The retirement of P.H. Cooper in May of 1909 led to the appointment of Fred J. Rickard as Lincoln's newest chief of police. It was no surprise that Rickard acquired the position as rumors suggested the appointing board strongly favored him over other candidates. Rickard's first day as chief was June 1, 1909.
Rickard, a former detective, was large in stature and unafraid of controversy. This was validated during an episode in early 1909 when Rickard arrested the son of a prominent Lincoln citizen for breaking windows at a local school building. The father filed a complaint against Rickard for arresting his son "unwarrantably." A local newspaper caught drift of the story and stated that "[a]dmirers of each of these burly men declare them issesistible forces. Therefore, when they clash, as everybody confidently anticipates, the sparks will fly in sulphurous clouds." Though the confrontation did not result in bodily harm to either party, it did, however, influence the public's perception of Lincoln's twelfth police chief.
During Rickard's tenure as chief, several changes were made within the department including that patrolmen must be at least six feet tall, and roll call being transferred upstairs. Rickard was also adamant of ridding the city of hoboes, wanderers, vagrants and uncleanliness. One way in which he intended to do so was by dumping several loads of large rocks in Market square giving prisoners, convicted vagrants and suspicious characters plenty of "exercise." He also issued orders that alleys in the city were to be kept clean, and those who neglected to do so would find themselves in police court. There was no denying that Chief Rickard enforced the law to ensure Lincoln become a reputable city.

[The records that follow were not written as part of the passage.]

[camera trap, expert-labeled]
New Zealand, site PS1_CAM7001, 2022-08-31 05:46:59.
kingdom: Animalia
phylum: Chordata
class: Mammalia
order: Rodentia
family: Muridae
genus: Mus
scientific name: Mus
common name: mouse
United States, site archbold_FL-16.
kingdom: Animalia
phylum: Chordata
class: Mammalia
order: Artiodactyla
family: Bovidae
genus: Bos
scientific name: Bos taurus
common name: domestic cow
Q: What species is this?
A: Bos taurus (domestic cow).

Less than five months after being appointed chief, the excise board accepted the resignation of Chief Rickard on October 15, 1909. The reason for the resignation is unclear and was not made available to the public. Rickard did, however, accept a position as a plain clothes officer for the police department at the time of his resignation.

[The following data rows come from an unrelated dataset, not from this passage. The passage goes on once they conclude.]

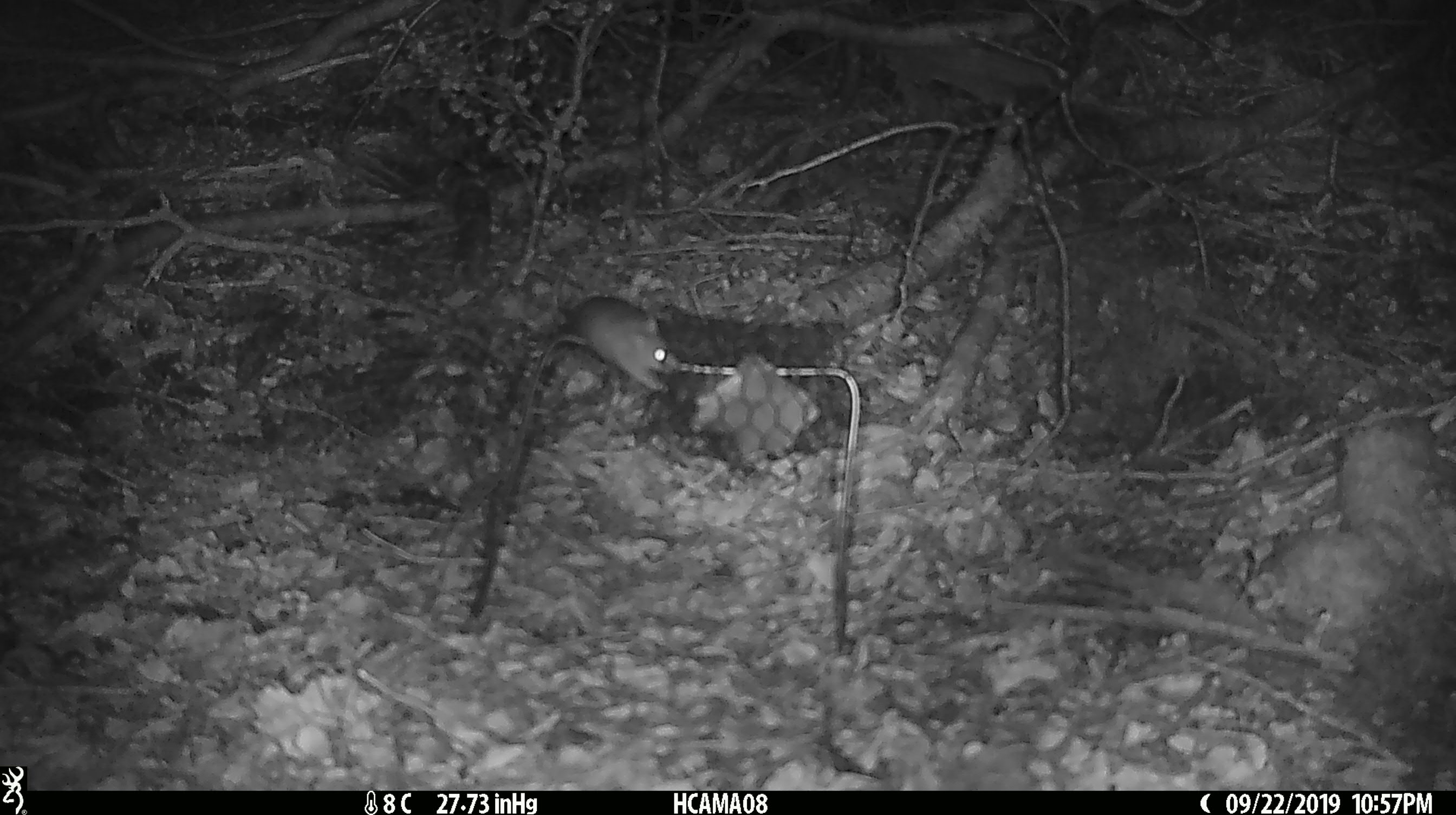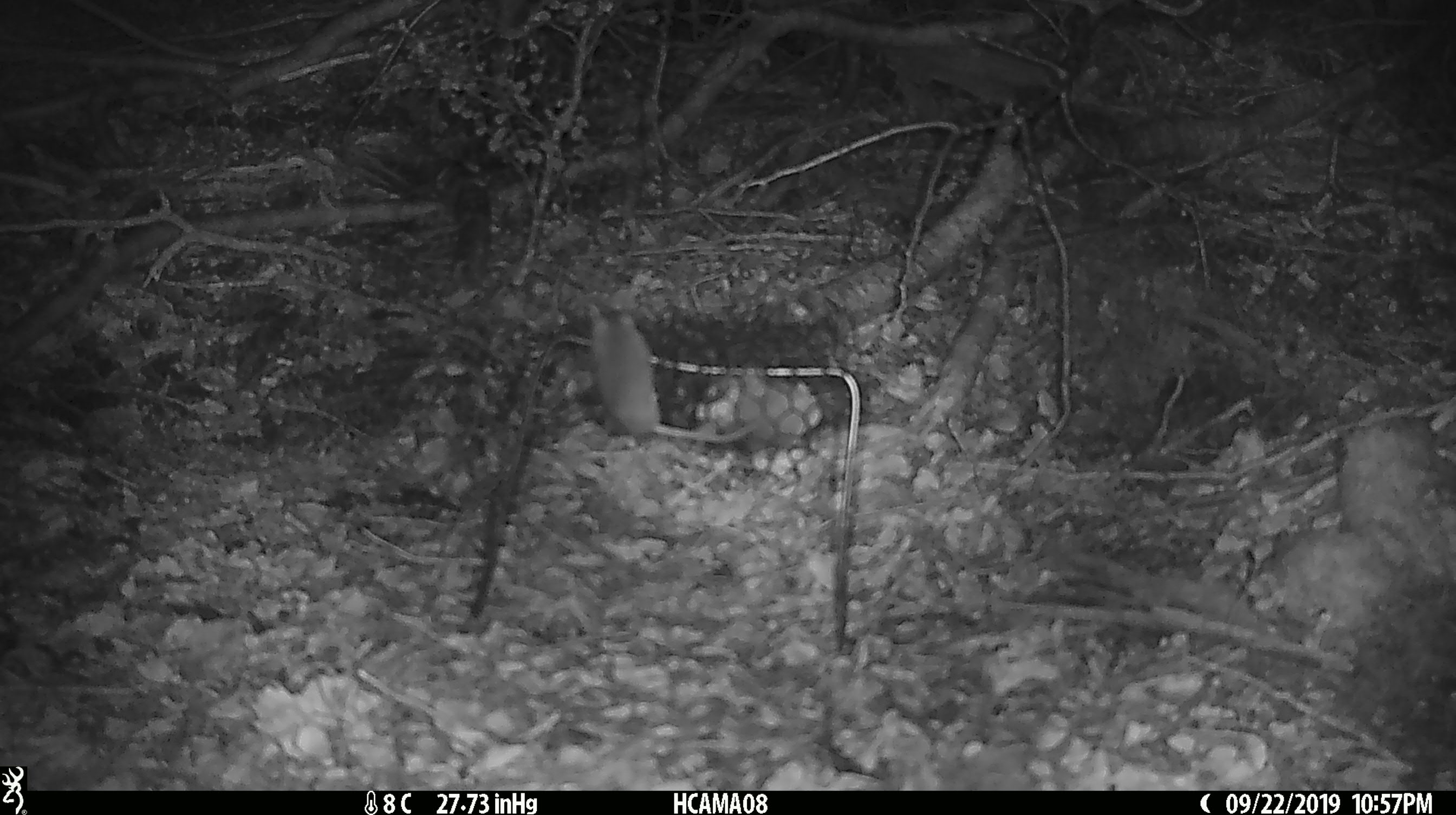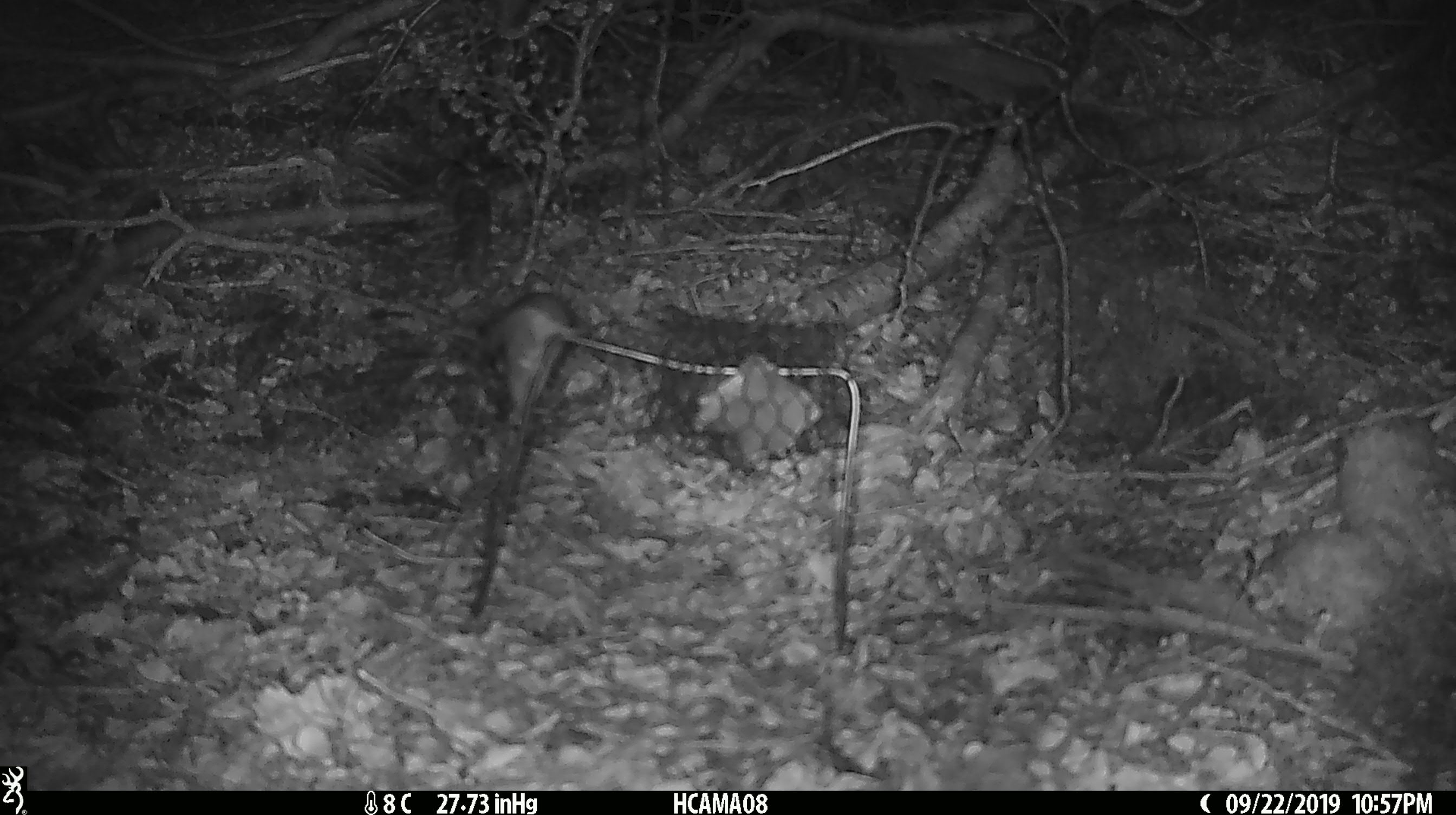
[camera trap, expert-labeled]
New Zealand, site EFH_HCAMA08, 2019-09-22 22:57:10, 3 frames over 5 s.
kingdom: Animalia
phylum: Chordata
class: Mammalia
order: Rodentia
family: Muridae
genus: Mus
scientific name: Mus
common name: mouse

Obituary - The Lincoln Star - September 5, 1946
RICKARD, FRED J. - Fred J. Rickard, 79, died at a local nursing home Thursday morning. Surviving are a daughter, Alyce Meehan, of Lincoln, a brother Lyman Rickard, Waterloo, Ia., eight grandchildren, and one great-grandchild. Funeral services will be held at 3 p.m. Friday at Uberger's chapel. Rev. J. Edwin Jarboe officiating. Burial in Havelock cemetery. The police department will furnish a motorcycle escort and pallbearers. The family requests no flowers.